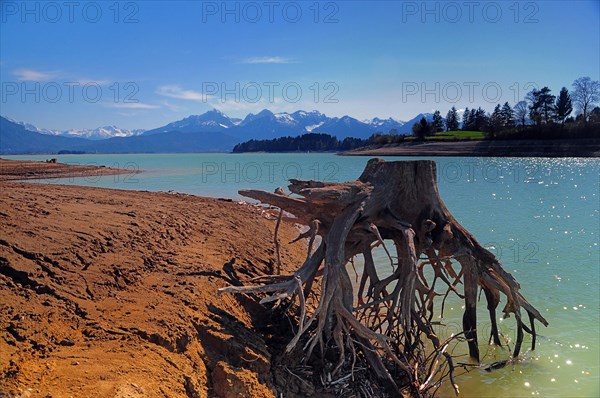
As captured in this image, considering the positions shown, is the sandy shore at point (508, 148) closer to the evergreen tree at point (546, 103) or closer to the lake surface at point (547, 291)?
the evergreen tree at point (546, 103)

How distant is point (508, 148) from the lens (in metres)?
68.9

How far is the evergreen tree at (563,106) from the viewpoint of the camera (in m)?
75.9

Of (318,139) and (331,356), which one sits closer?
(331,356)

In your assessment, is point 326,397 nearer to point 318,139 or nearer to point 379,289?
point 379,289

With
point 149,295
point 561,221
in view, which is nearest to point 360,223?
point 149,295

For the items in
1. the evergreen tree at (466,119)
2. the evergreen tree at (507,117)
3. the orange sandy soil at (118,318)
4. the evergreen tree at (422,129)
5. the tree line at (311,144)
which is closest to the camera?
the orange sandy soil at (118,318)

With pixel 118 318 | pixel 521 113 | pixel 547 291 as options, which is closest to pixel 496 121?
pixel 521 113

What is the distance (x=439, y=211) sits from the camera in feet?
16.7

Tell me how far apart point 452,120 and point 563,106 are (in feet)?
87.8

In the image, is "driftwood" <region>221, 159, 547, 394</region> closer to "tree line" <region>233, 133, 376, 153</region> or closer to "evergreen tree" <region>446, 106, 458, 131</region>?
"evergreen tree" <region>446, 106, 458, 131</region>

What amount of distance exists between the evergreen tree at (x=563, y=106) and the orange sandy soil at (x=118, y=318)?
8560 centimetres

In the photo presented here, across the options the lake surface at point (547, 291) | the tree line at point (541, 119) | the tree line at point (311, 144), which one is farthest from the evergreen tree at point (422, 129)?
the lake surface at point (547, 291)

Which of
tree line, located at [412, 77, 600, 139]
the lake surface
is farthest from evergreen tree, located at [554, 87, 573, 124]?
the lake surface

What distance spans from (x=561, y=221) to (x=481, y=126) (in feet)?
263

STATED TASK:
Replace every instance of "camera" in the items above with "observer" and write all the items out again with nothing else changed. Leave out the pictures.

REPLY:
As captured in this image, considering the positions shown, is the sandy shore at point (508, 148) closer to the evergreen tree at point (546, 103) or closer to the lake surface at point (547, 291)?
the evergreen tree at point (546, 103)

How distant is point (508, 148) from the lens (in metres)?
68.9

How far is the evergreen tree at (563,106) from the viewpoint of the observer (in m)?
75.9

Of (318,139) and (331,356), which one sits closer?
(331,356)

In your assessment, is point 326,397 nearer to point 318,139 or nearer to point 379,289?
point 379,289

With
point 149,295
point 561,221
in view, which is nearest to point 360,223?
point 149,295

For the items in
1. the evergreen tree at (466,119)
2. the evergreen tree at (507,117)
3. the orange sandy soil at (118,318)
4. the evergreen tree at (422,129)
5. the tree line at (311,144)
which is closest to the observer?
the orange sandy soil at (118,318)

With pixel 118 318 | pixel 521 113 | pixel 547 291 as options, which is closest to pixel 496 121?
pixel 521 113

What is the distance (x=439, y=211) sits from the observer in feet?
16.7

Tell me how far apart point 452,120 and point 563,106 are (in feet)?
87.8

In the image, is "driftwood" <region>221, 159, 547, 394</region> closer to "tree line" <region>233, 133, 376, 153</region> or closer to "evergreen tree" <region>446, 106, 458, 131</region>?
"evergreen tree" <region>446, 106, 458, 131</region>

What amount of distance exists between the evergreen tree at (x=563, y=106) and the orange sandy soil at (x=118, y=318)?
8560 centimetres

In the photo presented here, across the options the lake surface at point (547, 291) | the tree line at point (541, 119) | the tree line at point (311, 144), which one is farthest from the evergreen tree at point (422, 129)?
the lake surface at point (547, 291)

Which of
tree line, located at [412, 77, 600, 139]
the lake surface
is farthest from evergreen tree, located at [554, 87, 573, 124]?
the lake surface

What distance spans from (x=561, y=221) to (x=481, y=126) (in feet)?
263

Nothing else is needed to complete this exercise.